最悪の未来を想像して、ぼやけつつある意識で魔法を振るおうとして――それから、蛇のような魔物が、消えた。
正しくは、胴体を横に両断されて、……違う、細切れにするように、体を千々に割かれて。体の破片が血を広げながら水流に流されて飛ばされた、といえた。
触手もいつの間にか本体から分断されていて、拘束も、緩くなる。
何が、と固まった私は、水に無理矢理流されるようにして、そして誰かの腕の中に収まった。

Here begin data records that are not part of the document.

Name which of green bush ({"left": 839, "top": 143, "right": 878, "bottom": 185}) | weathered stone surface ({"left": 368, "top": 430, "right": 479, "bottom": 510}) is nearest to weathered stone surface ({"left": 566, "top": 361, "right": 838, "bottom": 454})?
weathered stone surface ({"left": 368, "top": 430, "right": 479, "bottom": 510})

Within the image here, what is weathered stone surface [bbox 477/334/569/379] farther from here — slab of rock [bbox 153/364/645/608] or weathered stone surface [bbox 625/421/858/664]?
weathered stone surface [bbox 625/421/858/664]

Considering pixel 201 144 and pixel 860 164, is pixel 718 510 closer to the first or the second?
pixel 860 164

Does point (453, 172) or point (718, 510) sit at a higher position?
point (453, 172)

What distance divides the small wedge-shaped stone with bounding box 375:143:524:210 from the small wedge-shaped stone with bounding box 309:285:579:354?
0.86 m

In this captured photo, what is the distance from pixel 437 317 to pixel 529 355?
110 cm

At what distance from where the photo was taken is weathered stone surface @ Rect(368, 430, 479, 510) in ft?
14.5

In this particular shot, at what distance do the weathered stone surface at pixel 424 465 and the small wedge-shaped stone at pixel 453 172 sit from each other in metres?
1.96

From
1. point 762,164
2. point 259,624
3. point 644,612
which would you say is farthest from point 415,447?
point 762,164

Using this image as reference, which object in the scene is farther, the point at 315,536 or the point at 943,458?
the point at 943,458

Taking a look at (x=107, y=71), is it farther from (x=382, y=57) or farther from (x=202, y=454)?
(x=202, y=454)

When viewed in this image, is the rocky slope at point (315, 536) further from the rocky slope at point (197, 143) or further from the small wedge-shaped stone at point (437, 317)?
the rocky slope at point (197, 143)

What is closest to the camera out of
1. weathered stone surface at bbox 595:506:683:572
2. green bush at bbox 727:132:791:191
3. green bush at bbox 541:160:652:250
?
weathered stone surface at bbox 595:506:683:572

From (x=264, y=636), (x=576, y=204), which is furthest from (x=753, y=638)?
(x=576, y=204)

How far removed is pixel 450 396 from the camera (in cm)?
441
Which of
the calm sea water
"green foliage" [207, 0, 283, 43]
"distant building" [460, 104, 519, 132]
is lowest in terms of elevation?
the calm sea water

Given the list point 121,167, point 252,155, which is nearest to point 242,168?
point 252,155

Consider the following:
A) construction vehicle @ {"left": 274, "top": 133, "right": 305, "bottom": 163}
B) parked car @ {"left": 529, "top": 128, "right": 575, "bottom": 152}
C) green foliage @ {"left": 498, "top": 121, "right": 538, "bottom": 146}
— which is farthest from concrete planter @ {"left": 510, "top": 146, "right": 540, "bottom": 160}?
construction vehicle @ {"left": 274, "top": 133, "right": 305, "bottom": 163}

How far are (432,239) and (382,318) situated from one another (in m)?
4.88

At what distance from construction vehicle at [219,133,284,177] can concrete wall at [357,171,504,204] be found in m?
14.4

それから直ぐに顎を持ち上げられて、次の瞬間には柔らかいものが押し当てられて、無理矢理唇を開かせられた。
こぽ、と空気が流れてくるのを、感じて。
ぼんやりとその人を見れば、酷く焦った表情で私を見ていた。
『水が邪魔だ、消えろ――!』
私が最後に見聞きしたのは、水の中で喋られる筈がないのに聞こえてきたそんな台詞と、視界を開くように水が割れる所だった。